Now, let’s move to the other article. In July, Dr. Eugene McCarthy announced his findings that “The tentative scenario that I picture is that human beings came into being via hybridization between a pig, whose best modern representative is Sus scrofa, and an ape, best represented today by the pygmy chimpanzee, Pan paniscus.” McCarthy, a geneticist at the University of Georgia, is noted as one of the world’s leading authorities on genetics. His findings are based solely upon comparisons between the anatomy and genetic sequences in the DNA of humans, chimpanzees and pigs. However, did his research prove its conclusions? Did they actually mate a pig with a chimpanzee? Did they artificially cross-inseminate either species with the other to see if it would work? Have we observed anything even remotely similar to such a radical cross-species hybridization? Of course, the answers to all of these questions are “No,” “No,” “No,” and “No.”

With that background, which article is given credibility and considered worthy of having been proven? In the broader circles of human influence, that would be the pig-ape article. However, going back to our opening proverb, which article/finding is more analogous to the falcon and which is more analogous to elusive birds? I submit to you that archaeological facts are the falcon and radical, unsubstantiated opinions are the two small birds, if that. Facts always trump opinion. In this case, the two articles do not relate to each other. But, the value that our philosophical and scientific communities place on them is relevant. The broader observation is that these communities at large commonly dismiss actual facts that support the Bible, while heralding wild and unsupported opinions that oppose it. There is a growing theme of ignoring actual data from archaeology while heralding opinion as scientific evidence.
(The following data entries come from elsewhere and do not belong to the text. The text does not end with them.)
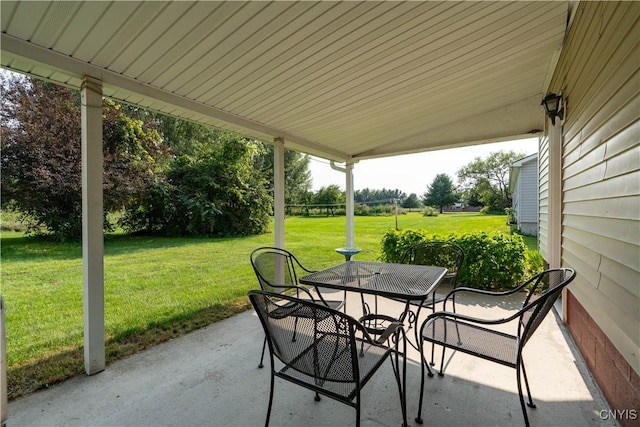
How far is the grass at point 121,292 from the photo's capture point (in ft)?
8.78

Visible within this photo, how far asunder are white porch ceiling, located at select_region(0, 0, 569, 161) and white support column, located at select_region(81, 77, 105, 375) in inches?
10.7

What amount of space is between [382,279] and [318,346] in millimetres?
1020

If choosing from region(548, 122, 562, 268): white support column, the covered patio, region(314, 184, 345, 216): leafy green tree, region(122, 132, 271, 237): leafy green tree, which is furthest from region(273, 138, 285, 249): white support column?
region(314, 184, 345, 216): leafy green tree

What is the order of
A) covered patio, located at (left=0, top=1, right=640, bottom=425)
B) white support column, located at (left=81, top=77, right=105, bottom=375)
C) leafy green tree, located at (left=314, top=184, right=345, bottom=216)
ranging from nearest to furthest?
covered patio, located at (left=0, top=1, right=640, bottom=425) → white support column, located at (left=81, top=77, right=105, bottom=375) → leafy green tree, located at (left=314, top=184, right=345, bottom=216)

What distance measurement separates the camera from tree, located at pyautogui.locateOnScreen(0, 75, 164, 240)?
7098mm

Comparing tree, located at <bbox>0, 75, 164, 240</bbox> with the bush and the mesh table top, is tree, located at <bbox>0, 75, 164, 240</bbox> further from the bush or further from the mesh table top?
the bush

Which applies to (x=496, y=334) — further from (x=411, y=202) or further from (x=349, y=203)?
(x=411, y=202)

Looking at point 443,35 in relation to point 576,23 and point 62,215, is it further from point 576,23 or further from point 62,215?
point 62,215

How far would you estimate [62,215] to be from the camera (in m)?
8.16

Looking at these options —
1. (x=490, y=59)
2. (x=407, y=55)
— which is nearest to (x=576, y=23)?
(x=490, y=59)

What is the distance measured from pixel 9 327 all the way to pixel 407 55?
16.0 ft

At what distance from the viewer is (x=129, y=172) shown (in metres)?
8.75

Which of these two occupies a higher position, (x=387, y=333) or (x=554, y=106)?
(x=554, y=106)

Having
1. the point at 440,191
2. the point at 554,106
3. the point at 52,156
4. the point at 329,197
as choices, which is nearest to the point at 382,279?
the point at 554,106
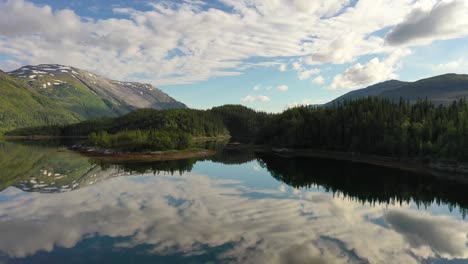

This is foolish practice for both philosophy and science. And, it also happens to be foolish in the arena of common sense.

Romans 1:24-25 says, “Therefore God gave them up in the lusts of their hearts to impurity, to the dishonoring of their bodies among themselves, because they exchanged the truth about God for a lie and worshiped and served the creature rather than the Creator, who is blessed forever! Amen.” Isn’t having faith in the unsupported opinion that we are the result of mating pigs and chimps just another form of worshiping the creation over the Creator? Were we caused by unusually promiscuous chimps and pigs? Or, were we wonderfully created by God? More importantly, don’t we have a falcon in the hand with archaeology? So, why are we continuing to foolishly chase worthless birds in the bush?

True Christians align their faith with facts, not opinions. True thinkers do the same.